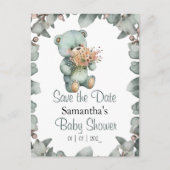 テディベアーボーイ水彩赤ちゃんシャワー ポストカード (正面)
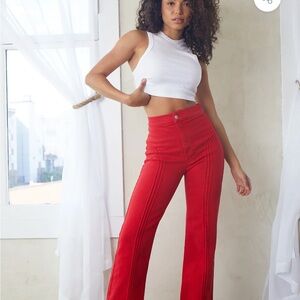 Red High-Waisted Jeans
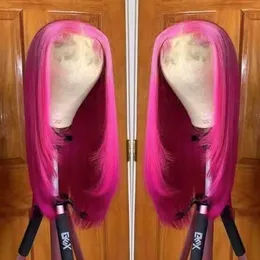 Hår peruker rosa hårskiktad frisyr rak spets fram peruker naturligt hår långt rak cosplay värme fiber syntetisk peruk lila 240306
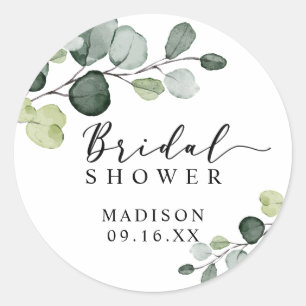 Aquarell-Eukalyptus-Grün-Brautparty Runder Aufkleber
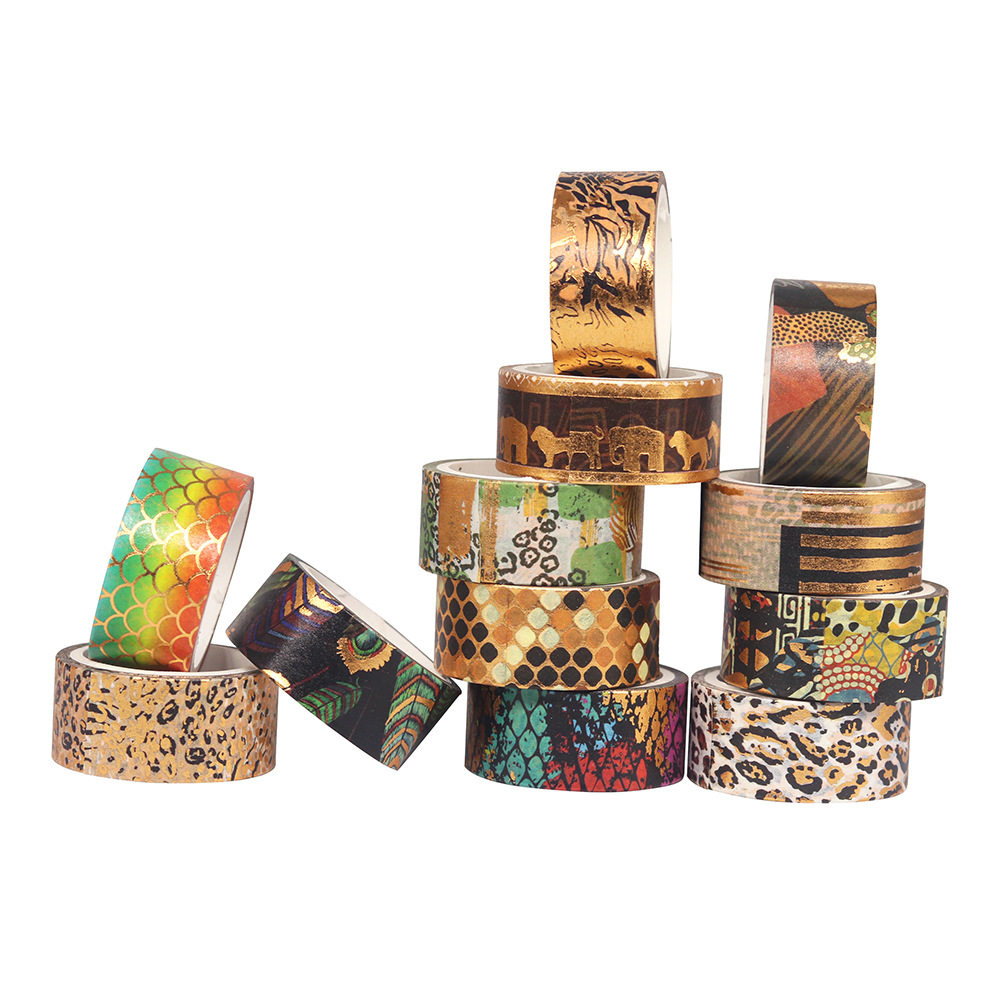 Foreign Trade Supply Animal Foil Washi Tape Wild Animal DIY Planner Decorative Tape Cross-Border Stickers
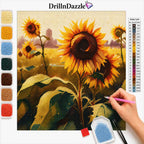 A hand applying diamonds on a sunflower picture with accessories kept near.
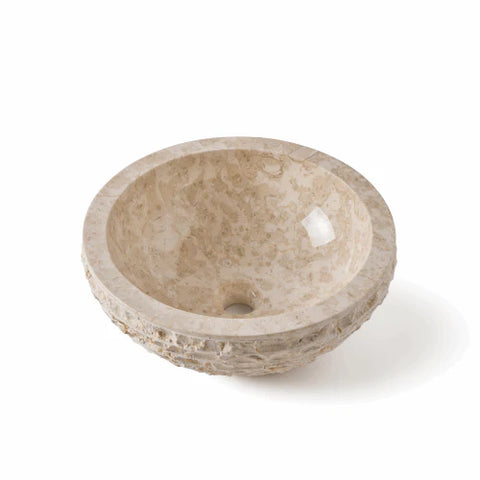beige natuurstenen waskom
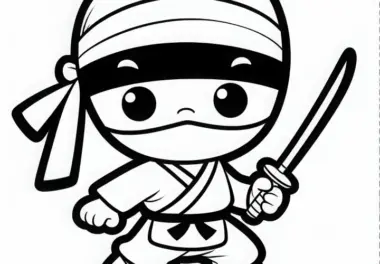 Kleiner Ninja steht mutig bereit zum Spielen – Malvorlage kostenlos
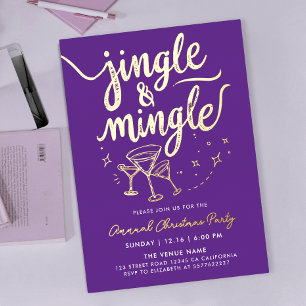Glänzendes Gold Lila Jingle Mingle Cocktail Doodle Folieneinladung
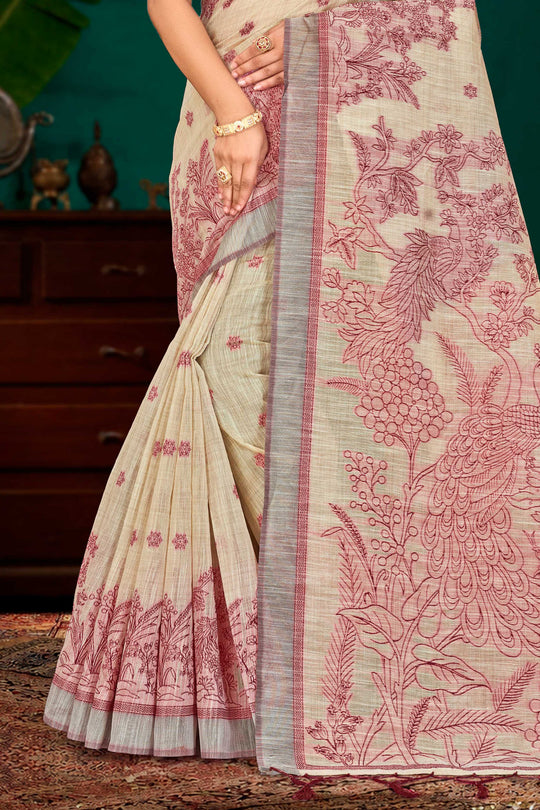 Maroon Cotton Blend Woven Work Traditional Saree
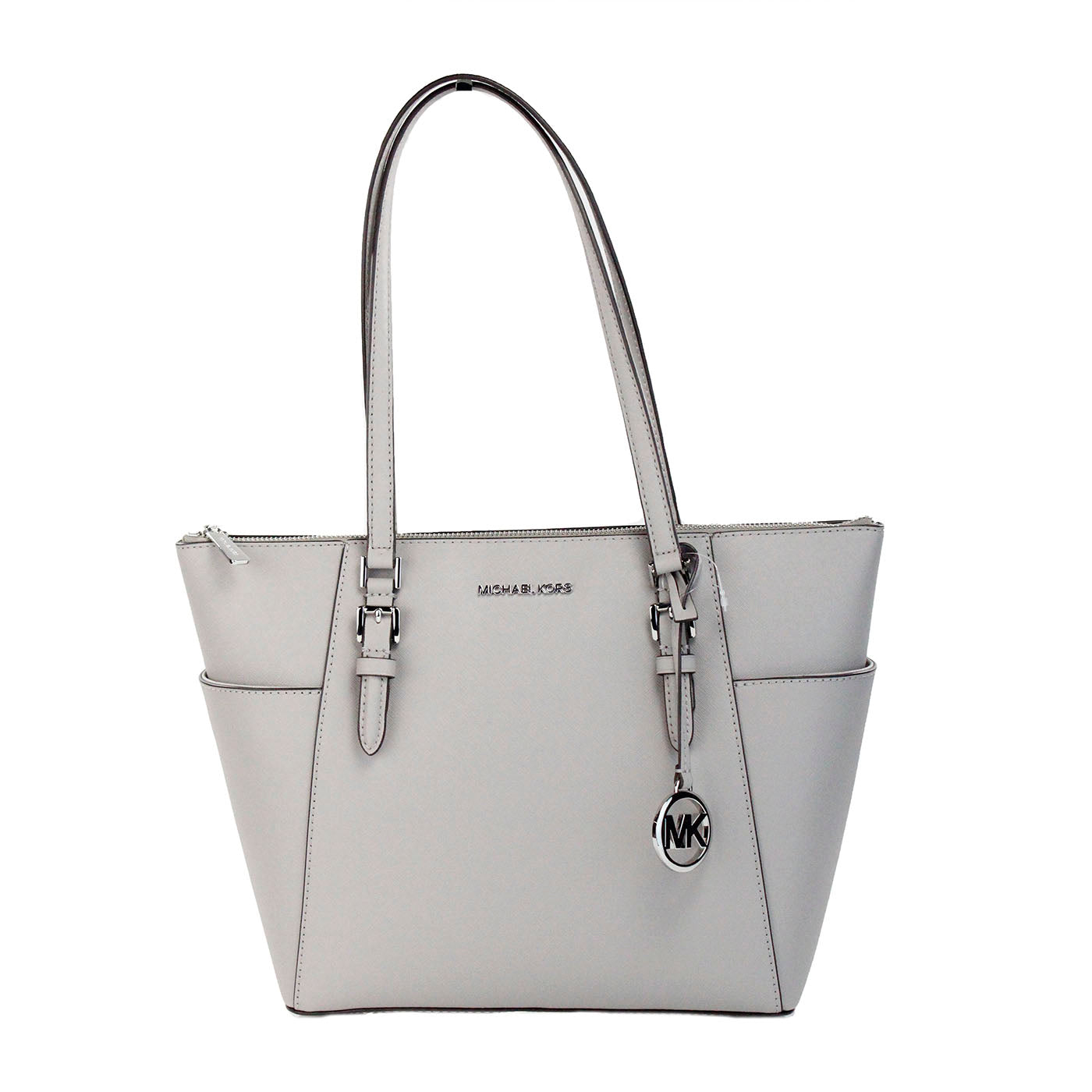 Bolso tote grande de piel con cremallera en la parte superior Charlotte de Michael Kors en color gris perlado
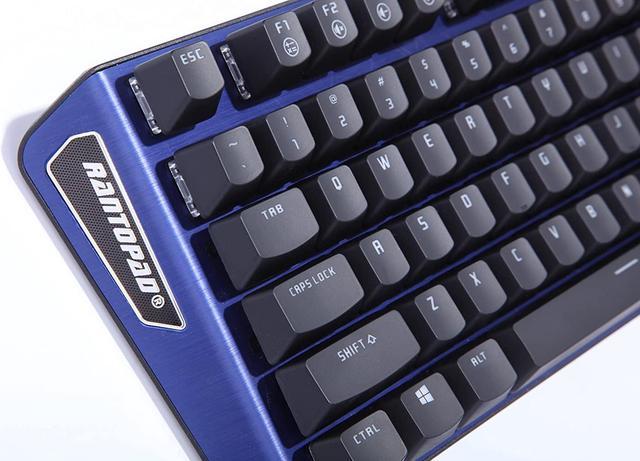 Rantopad MXX Mechanical Gaming Keyboard - 87 Keys,White Backlit, Blue  Switches, Blue Aluminum Cover, N-Key Rollover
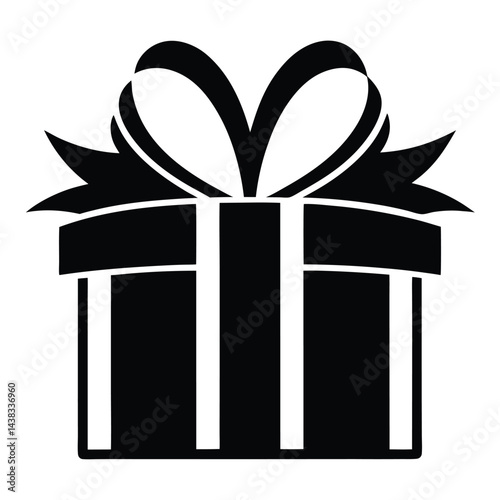 Silhouette Gift Box with Ribbon, Modern Minimalist on Isolated White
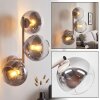 Moderne wandlamp Koyoto met drie ronde glazen bollen in rookkleurig en helder glas, E14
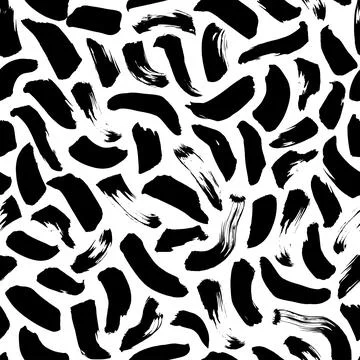 Hand drawn black scribbles vector seamless pattern Stock Illustration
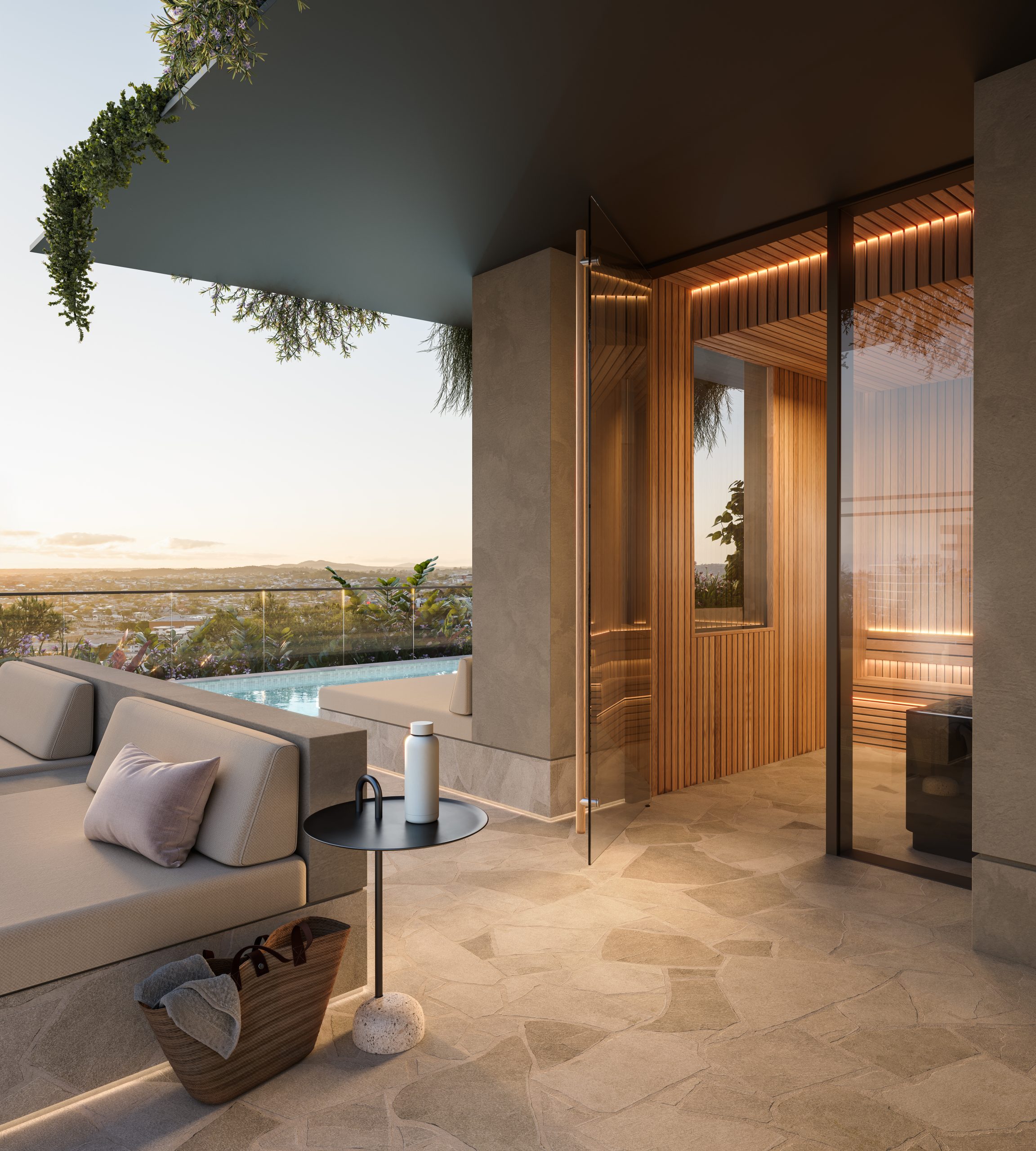 The sauna offers a restorative ritual above the city. Heat, stillness and space to reset.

◇ ◇ ◇

The data above must be reproduced exactly, without any of its pictures.

• **ANSWER SECTION**:
 テディベアーボーイ水彩赤ちゃんシャワー ポストカード (正面)
 Red High-Waisted Jeans
 Hår peruker rosa hårskiktad frisyr rak spets fram peruker naturligt hår långt rak cosplay värme fiber syntetisk peruk lila 240306
 Aquarell-Eukalyptus-Grün-Brautparty Runder Aufkleber
 Foreign Trade Supply Animal Foil Washi Tape Wild Animal DIY Planner Decorative Tape Cross-Border Stickers
 A hand applying diamonds on a sunflower picture with accessories kept near.
beige natuurstenen waskom
 Kleiner Ninja steht mutig bereit zum Spielen – Malvorlage kostenlos
Glänzendes Gold Lila Jingle Mingle Cocktail Doodle Folieneinladung
 Maroon Cotton Blend Woven Work Traditional Saree
 Bolso tote grande de piel con cremallera en la parte superior Charlotte de Michael Kors en color gris perlado
 Rantopad MXX Mechanical Gaming Keyboard - 87 Keys,White Backlit, Blue  Switches, Blue Aluminum Cover, N-Key Rollover
 Silhouette Gift Box with Ribbon, Modern Minimalist on Isolated White
 Moderne wandlamp Koyoto met drie ronde glazen bollen in rookkleurig en helder glas, E14
 Hand drawn black scribbles vector seamless pattern Stock Illustration
 The sauna offers a restorative ritual above the city. Heat, stillness and space to reset.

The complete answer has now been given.